Problem
For this exercise, return exactly the lines of the material below that begin at the one with "Bihari Number 1" and stop after the one with "Aseus We set".

Information given
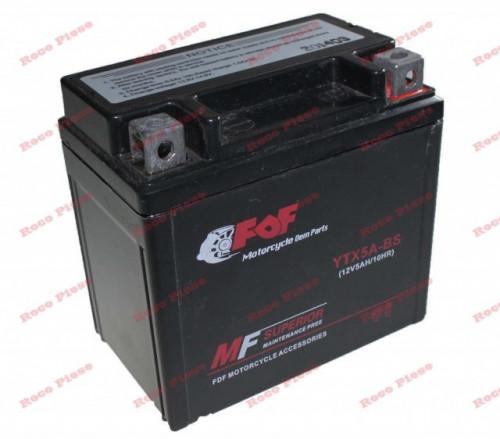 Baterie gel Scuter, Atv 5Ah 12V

--

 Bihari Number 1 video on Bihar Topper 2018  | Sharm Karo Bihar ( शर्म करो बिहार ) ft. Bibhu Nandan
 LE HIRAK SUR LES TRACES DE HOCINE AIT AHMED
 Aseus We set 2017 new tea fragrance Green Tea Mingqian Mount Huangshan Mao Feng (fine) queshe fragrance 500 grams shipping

...

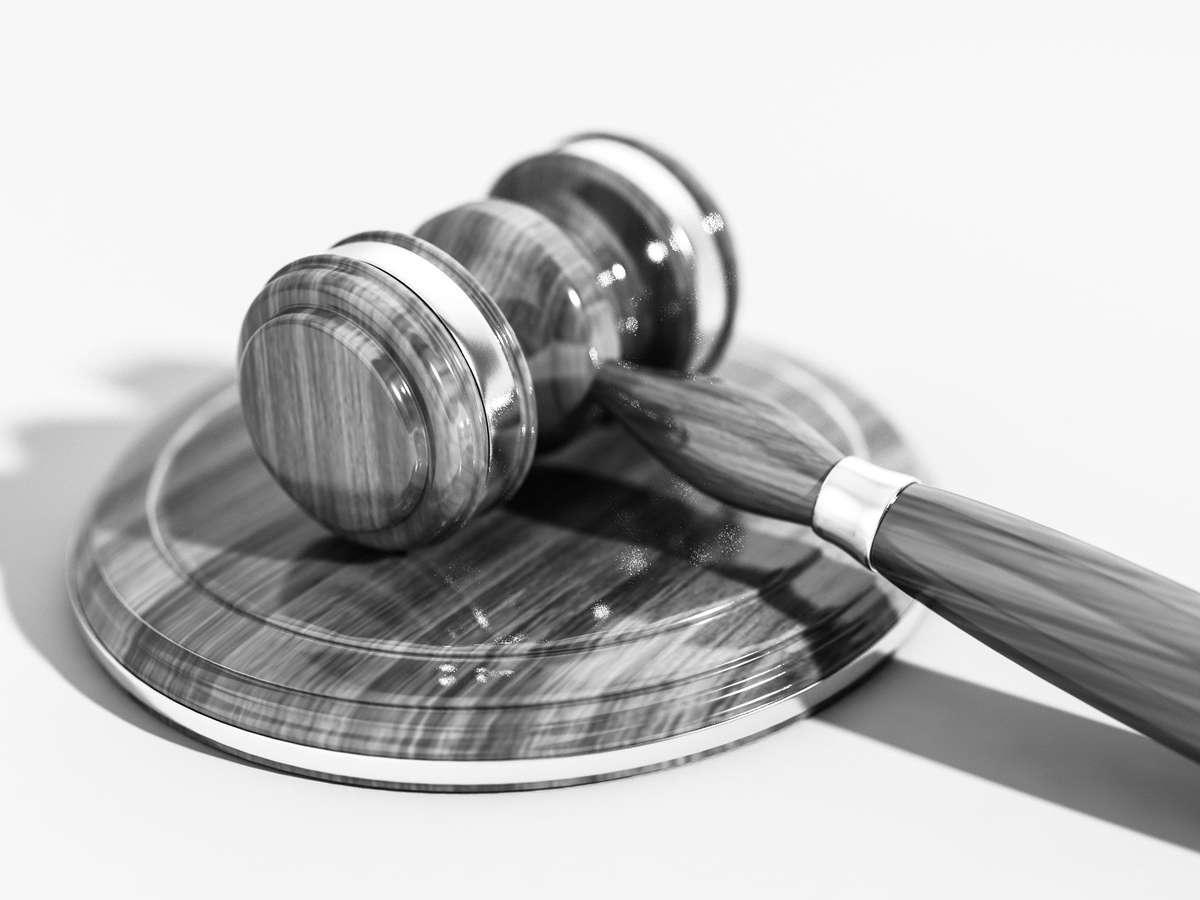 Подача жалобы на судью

Result of the exercise
 Bihari Number 1 video on Bihar Topper 2018  | Sharm Karo Bihar ( शर्म करो बिहार ) ft. Bibhu Nandan
 LE HIRAK SUR LES TRACES DE HOCINE AIT AHMED
 Aseus We set 2017 new tea fragrance Green Tea Mingqian Mount Huangshan Mao Feng (fine) queshe fragrance 500 grams shipping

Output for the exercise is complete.